What to do.
Only the lines from the line containing "The image presented here shows looking at" to the end of the entries should be repeated, exactly as they appear.

Data listing.
- - -

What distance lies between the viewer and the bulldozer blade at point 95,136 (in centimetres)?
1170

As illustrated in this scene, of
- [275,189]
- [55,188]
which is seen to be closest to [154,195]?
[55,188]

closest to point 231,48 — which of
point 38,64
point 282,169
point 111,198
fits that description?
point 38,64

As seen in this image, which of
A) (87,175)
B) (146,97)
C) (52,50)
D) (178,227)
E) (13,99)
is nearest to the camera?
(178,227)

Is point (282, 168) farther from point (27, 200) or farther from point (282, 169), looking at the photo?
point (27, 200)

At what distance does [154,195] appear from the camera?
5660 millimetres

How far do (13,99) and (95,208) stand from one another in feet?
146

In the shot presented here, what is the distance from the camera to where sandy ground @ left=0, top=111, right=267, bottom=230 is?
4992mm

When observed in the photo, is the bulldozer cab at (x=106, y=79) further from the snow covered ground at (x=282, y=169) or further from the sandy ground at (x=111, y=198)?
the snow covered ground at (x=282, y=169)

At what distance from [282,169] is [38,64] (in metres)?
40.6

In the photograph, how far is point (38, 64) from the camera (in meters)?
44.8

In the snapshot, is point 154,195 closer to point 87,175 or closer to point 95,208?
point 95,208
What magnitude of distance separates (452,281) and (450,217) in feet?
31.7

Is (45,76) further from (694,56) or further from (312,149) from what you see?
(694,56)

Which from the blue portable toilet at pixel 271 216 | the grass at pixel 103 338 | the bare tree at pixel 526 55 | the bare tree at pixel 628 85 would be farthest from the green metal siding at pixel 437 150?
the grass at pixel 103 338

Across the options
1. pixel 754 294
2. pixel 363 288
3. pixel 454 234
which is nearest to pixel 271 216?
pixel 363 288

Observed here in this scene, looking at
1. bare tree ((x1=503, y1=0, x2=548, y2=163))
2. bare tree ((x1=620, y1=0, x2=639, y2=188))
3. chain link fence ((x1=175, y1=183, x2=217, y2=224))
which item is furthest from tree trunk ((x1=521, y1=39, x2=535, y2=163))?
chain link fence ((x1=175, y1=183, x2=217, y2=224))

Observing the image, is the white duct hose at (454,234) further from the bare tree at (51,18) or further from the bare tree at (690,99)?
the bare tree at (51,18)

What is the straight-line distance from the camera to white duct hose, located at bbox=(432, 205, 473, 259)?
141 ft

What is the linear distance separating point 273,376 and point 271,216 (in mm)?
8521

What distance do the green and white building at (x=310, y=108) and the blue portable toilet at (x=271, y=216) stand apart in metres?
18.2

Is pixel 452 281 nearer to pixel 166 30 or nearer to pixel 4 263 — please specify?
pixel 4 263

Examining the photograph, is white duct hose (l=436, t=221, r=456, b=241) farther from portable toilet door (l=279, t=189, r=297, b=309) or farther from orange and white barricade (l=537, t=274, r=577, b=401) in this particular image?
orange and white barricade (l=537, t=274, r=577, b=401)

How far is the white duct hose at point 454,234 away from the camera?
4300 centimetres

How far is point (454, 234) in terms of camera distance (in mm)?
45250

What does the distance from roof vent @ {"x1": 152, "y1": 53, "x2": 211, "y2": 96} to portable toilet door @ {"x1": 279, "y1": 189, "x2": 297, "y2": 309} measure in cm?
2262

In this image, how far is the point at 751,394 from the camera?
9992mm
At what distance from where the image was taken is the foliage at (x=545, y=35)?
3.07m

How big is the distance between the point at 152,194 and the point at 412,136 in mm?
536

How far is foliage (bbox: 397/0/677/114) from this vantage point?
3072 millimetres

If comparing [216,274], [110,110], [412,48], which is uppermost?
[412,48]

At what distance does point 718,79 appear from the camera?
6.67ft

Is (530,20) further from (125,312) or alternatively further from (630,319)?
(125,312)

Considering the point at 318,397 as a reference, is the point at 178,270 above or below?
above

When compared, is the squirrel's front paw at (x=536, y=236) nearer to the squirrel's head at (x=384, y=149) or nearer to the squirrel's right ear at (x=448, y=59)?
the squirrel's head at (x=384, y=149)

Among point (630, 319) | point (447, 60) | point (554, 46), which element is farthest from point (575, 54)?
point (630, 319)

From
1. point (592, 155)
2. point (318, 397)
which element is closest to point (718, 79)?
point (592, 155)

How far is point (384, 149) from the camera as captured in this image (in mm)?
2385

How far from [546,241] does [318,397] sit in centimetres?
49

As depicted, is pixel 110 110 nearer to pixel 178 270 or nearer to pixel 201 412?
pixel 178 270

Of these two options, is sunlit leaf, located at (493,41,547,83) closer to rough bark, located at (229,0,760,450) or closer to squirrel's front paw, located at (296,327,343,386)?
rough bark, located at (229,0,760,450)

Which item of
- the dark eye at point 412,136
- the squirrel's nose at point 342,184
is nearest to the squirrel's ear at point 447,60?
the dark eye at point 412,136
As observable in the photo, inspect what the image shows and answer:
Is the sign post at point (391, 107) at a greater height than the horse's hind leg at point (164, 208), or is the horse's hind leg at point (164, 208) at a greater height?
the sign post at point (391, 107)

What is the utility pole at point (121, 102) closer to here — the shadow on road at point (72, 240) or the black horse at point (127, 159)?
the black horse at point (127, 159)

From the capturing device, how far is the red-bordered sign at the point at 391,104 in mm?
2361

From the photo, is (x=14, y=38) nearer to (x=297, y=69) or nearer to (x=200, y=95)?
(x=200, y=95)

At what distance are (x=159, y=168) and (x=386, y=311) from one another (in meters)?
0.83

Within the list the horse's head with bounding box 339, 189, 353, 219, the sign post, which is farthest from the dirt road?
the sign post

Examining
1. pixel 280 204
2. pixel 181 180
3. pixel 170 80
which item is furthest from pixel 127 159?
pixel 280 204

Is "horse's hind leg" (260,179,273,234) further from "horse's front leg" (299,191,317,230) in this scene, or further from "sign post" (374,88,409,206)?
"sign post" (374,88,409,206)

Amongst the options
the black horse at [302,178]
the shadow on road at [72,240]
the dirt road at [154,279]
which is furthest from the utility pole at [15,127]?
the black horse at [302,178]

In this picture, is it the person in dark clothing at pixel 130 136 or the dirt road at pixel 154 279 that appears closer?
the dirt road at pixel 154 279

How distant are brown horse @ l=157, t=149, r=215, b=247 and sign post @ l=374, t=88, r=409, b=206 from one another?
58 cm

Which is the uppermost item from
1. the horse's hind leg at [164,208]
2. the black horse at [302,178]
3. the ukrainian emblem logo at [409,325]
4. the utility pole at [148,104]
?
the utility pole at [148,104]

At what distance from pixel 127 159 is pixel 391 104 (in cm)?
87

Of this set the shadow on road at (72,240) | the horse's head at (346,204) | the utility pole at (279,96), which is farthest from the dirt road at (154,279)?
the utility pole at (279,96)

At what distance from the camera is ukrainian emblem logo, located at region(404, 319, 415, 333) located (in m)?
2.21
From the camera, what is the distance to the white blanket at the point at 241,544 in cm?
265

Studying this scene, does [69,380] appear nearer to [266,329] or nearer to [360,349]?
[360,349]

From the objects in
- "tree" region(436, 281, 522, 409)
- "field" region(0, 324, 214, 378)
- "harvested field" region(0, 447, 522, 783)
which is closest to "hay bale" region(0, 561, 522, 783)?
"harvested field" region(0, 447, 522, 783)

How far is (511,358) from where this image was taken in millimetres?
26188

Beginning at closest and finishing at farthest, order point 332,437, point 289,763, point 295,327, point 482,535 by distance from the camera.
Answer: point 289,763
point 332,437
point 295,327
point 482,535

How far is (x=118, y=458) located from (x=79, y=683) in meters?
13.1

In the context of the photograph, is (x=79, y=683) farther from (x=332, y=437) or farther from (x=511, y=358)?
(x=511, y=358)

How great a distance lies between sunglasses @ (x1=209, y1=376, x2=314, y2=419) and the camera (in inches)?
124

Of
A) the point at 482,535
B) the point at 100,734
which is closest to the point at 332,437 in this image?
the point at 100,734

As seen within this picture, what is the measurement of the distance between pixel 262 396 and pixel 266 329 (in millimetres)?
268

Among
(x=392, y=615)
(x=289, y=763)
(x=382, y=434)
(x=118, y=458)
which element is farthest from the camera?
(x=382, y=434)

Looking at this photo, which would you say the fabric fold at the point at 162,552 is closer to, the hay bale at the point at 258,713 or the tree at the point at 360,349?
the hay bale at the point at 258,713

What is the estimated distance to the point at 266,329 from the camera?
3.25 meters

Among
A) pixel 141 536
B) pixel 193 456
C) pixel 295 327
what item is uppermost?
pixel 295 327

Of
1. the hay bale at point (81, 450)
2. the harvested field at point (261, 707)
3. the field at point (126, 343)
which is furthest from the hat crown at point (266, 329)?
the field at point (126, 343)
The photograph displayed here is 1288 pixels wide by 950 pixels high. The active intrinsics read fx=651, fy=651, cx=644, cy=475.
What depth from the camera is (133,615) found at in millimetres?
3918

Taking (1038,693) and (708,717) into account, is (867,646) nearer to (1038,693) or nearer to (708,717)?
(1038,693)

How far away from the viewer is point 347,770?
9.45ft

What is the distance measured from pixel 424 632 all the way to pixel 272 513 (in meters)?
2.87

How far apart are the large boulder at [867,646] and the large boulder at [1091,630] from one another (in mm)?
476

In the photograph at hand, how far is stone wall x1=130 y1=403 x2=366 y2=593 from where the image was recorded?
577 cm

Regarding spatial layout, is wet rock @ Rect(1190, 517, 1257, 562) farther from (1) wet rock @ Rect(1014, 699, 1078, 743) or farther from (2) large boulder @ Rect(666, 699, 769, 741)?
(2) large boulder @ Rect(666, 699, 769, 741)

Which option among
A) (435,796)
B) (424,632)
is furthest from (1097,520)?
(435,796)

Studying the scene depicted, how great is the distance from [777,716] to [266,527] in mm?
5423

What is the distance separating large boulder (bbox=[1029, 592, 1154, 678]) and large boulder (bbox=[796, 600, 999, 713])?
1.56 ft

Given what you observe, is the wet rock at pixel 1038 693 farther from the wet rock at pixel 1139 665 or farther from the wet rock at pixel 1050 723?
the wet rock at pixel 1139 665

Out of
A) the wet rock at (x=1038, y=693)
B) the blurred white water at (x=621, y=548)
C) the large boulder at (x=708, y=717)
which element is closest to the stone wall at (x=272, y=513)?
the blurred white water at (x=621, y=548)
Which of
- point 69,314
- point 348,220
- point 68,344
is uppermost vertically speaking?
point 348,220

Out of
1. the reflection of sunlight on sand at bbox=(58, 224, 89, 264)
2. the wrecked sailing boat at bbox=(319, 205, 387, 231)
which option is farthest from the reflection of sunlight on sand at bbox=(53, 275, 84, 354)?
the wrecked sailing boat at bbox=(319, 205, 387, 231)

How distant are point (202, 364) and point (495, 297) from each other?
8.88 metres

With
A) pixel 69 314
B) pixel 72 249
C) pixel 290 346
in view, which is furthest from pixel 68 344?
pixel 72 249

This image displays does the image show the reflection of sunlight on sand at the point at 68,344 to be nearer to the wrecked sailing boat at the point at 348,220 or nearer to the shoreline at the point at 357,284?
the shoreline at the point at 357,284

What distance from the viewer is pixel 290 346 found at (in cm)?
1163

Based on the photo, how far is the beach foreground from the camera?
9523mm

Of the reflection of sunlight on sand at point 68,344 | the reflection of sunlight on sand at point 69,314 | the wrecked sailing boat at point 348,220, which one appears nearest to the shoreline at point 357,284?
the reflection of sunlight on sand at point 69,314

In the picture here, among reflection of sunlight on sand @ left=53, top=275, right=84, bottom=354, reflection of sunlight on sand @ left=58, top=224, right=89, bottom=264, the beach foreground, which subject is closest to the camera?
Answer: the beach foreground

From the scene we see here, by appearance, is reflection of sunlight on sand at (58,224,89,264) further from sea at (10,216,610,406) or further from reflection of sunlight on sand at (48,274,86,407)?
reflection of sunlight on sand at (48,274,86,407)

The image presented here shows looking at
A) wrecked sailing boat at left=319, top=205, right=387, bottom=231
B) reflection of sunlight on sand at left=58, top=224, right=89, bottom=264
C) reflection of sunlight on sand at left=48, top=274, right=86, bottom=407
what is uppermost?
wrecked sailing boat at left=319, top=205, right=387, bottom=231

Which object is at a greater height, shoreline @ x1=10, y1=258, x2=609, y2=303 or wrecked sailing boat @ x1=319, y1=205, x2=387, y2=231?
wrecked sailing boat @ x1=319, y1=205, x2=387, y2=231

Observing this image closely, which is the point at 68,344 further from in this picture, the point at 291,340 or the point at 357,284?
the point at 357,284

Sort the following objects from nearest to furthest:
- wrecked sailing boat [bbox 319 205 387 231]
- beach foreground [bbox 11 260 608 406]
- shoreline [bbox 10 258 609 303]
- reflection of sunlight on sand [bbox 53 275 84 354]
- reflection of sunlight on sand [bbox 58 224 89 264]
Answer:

- - -

Result for this task.
The image presented here shows looking at
A) wrecked sailing boat at left=319, top=205, right=387, bottom=231
B) reflection of sunlight on sand at left=58, top=224, right=89, bottom=264
C) reflection of sunlight on sand at left=48, top=274, right=86, bottom=407
what is uppermost?
wrecked sailing boat at left=319, top=205, right=387, bottom=231

Which object is at a greater height, shoreline @ x1=10, y1=258, x2=609, y2=303 or wrecked sailing boat @ x1=319, y1=205, x2=387, y2=231?
wrecked sailing boat @ x1=319, y1=205, x2=387, y2=231

Observing this image closely, which is the point at 68,344 further from in this picture, the point at 291,340 or the point at 357,284?
the point at 357,284

Sort the following objects from nearest to furthest:
- wrecked sailing boat [bbox 319 205 387 231]
- beach foreground [bbox 11 260 608 406]
- shoreline [bbox 10 258 609 303]
- reflection of sunlight on sand [bbox 53 275 84 354]
- reflection of sunlight on sand [bbox 58 224 89 264]
Answer:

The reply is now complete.